Nigeria’s economic future has been dangling in the balance for long. Its current outlook, occasioned by the commodity slump especially in crude oil prices has made its condition even gloomier.
Since resuming office in May last year, President Mohammadu Buhari, has been in a nomadic mode seemingly trying to make Nigeria function again. But no efficient remedy appears to be in sight as all proposed solutions are yet to be implemented.
Oil, Nigeria’s number one terms of trade is in acute decline. To balance its current budget, Nigeria needs crude to sell at about USD 123. But that is not going to happen, at least, not any time soon.
Eighteen nations of the world, including OPEC and non-OPEC members, will meet in Doha on Sunday to discuss a production freeze in other to increase prices. According to a Bloomberg report, these countries have spent $315 billion of their foreign-exchange reserves — about a fifth of their total — since the oil slump started in November 2014.
The same report also revealed that the upshot of petrodollar spend has gone beyond the oil nations and is now affecting international fund managers like Aberdeen Asset Management Plc and global currencies markets.
Nigeria’s Forex market has not been spared either in this regard. Given the diminished state of the NGN against the USD, President Buhari recently signed a currency swap agreement with the Peoples Republic of China. The agreement will allow importers of goods from China to conclude their transactions in the Chinese currency, the Renminbi (Yuan), instead of the dollar.

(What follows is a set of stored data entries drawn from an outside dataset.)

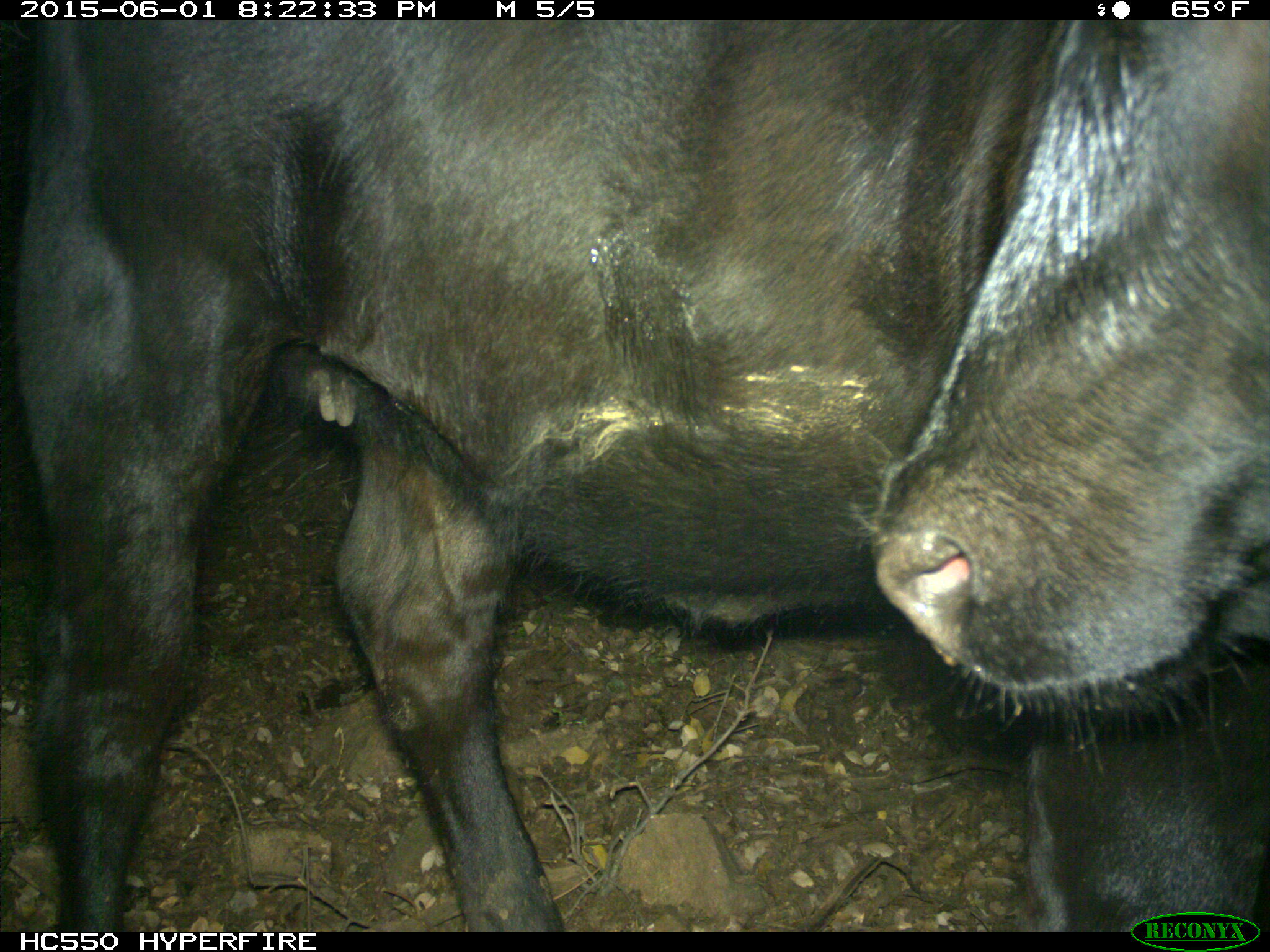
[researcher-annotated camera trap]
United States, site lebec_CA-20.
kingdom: Animalia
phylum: Chordata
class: Mammalia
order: Artiodactyla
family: Bovidae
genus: Bos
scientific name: Bos taurus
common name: domestic cow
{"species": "Bos taurus (domestic cow)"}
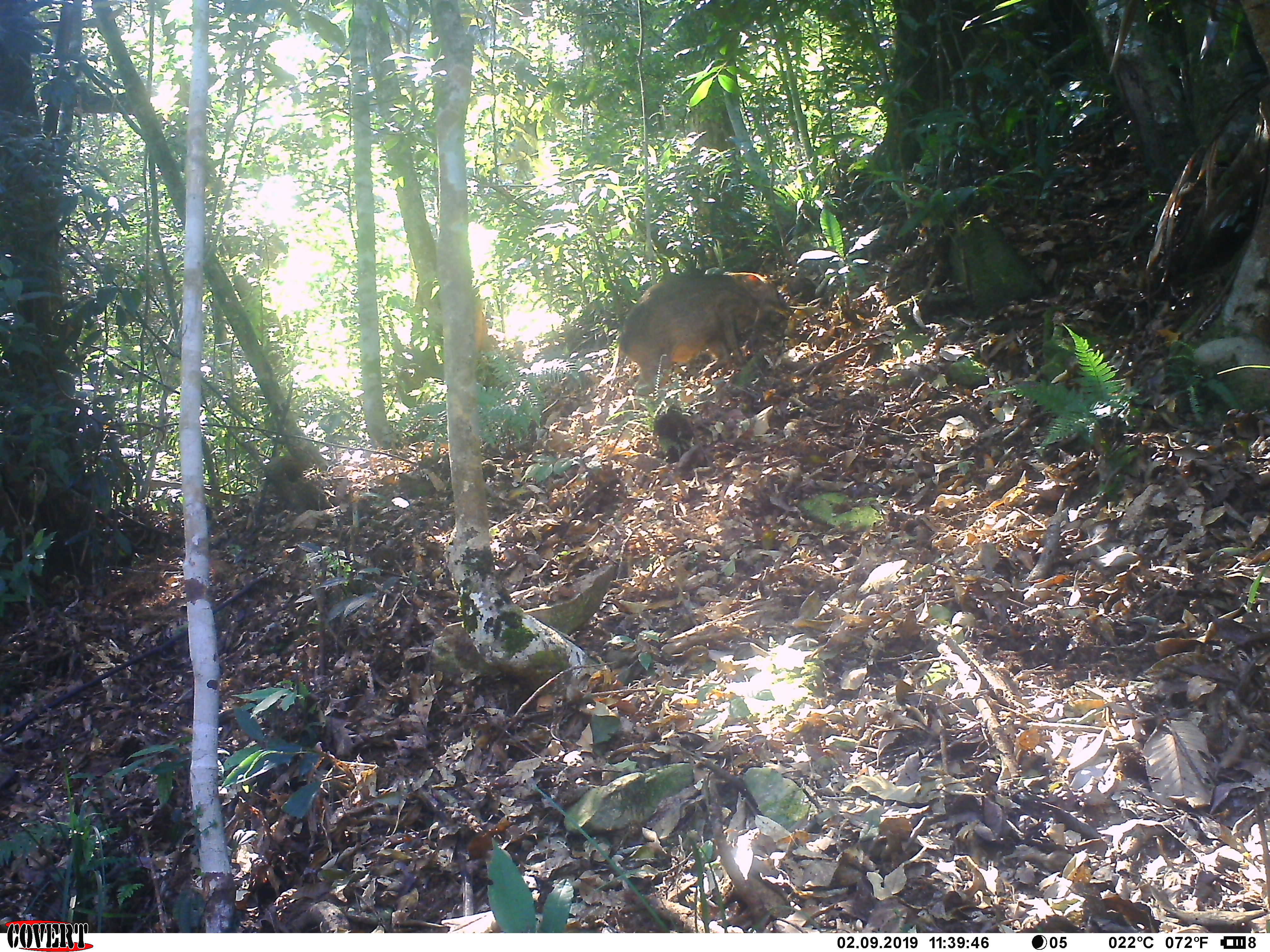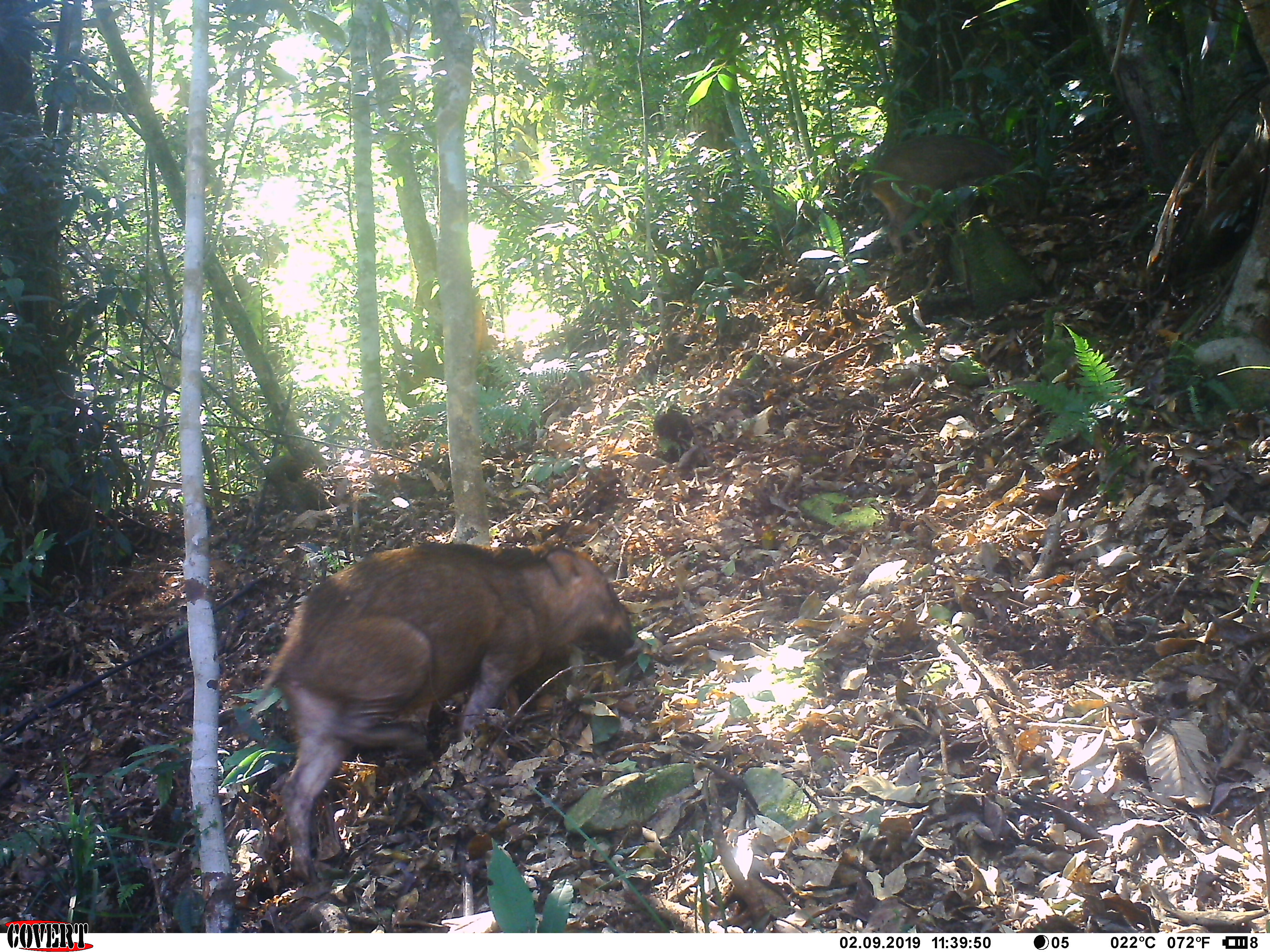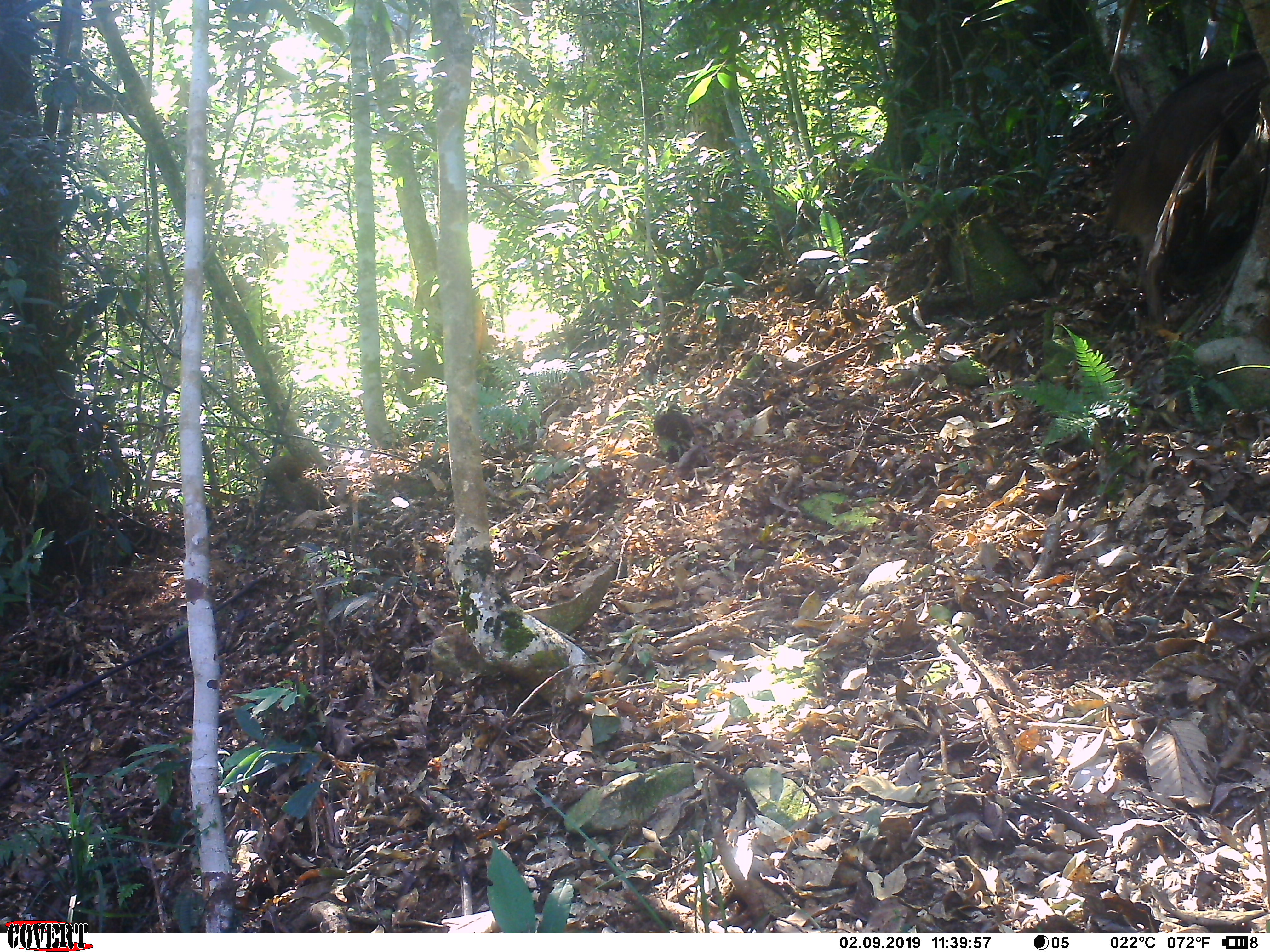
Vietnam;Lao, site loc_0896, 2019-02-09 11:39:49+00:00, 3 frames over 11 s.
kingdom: Animalia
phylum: Chordata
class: Mammalia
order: Artiodactyla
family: Suidae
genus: Sus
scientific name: Sus scrofa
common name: eurasian wild pig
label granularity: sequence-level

On the same trip, President Buhari also signed a USD 2 billion to finance his administration’s NGN 6 trillion budget benchmarked at USD 38 pbd for the year.
2016 was predicted to be yet another excruciating year for most of the oil states, according to oil analysts.
So the Doha meeting, aimed at boosting prices was adjudged to be largely cosmetic as countries were already pumping nearly at record levels.
However, as the proposed Doha talks, including the world’s largest crude producers Russia and Saudi Arabia is still under way, Iran, which plans to increase output by about 700,000 barrels a day this year after the lifting of international sanctions in January, has ruled out joining the freeze and will send its OPEC Governor Hossein Kazempour Ardebili in place of its oil minister.
On Friday, oil fell for a third day before major suppliers meet on Sunday in Doha to discuss an output freeze, boosting bonds and sending European stocks lower, with investors wary of potential disappointment from the talks, according to market reports.
At about 1130 GMT, US benchmark West Texas Intermediate (WTI) for delivery in May lost 98 cents to $40.52 per barrel.
Brent North Sea crude for June delivery dived $1.03 to $42.81 a barrel compared with Thursday’s close.
While an agreement to freeze production would help to support oil prices, further gains would be limited as such an outcome is already reflected in the market, analysts believe.
Several other analysts and traders surveyed by Bloomberg were evenly split over whether this weekend’s talks will succeed in capping output, a majority of those who predicted a deal said it would have no impact on actual flows of crude.
So what is in the Doha gathering for Nigeria?
The oil slump started in November 2014 when the Organization of Petroleum Exporting Countries, led by the Saudis, decided to fight for market share — and bury U.S. producers — rather than cut production to support prices as it had done in the past. The policy sent Brent crude, the global oil benchmark, down from an annual average of $111 a barrel in 2013 to an average of just $35 so far this year, according to market report.
But Nigeria has been the worst hit as a look at the above chart shows that Saudi Arabia may not be going cap in hand like Nigeria any time soon. Unfortunately Nigeria previous governments squandered its petrodollars with reckless abandon.
Before now, Nigeria was hopeful on a supply freeze at Doha even if Iran did not join.
In an interview with Reuters, Ibe Kachikwu, Nigeria petroleum minister said: “I expect that we will reach a conclusion on stabilization, stabilize current production as of January.”
Kachikwu foresaw Iran not signing but did not believe that currently, Iran’s entry into the market would create too much of a threat.
However, Saudi Arabia, OPEC top dog and Iran’s regional rival has vowed not to join an output freeze unless Iran does same.
In the end, Nigeria may still need to resort to other means to broaden its revenue bases and make the economy work. Commodities and rent seeking have long defined its past. The part to future can only be paved and walked through if the current administration quit procrastinating and hit the ground running.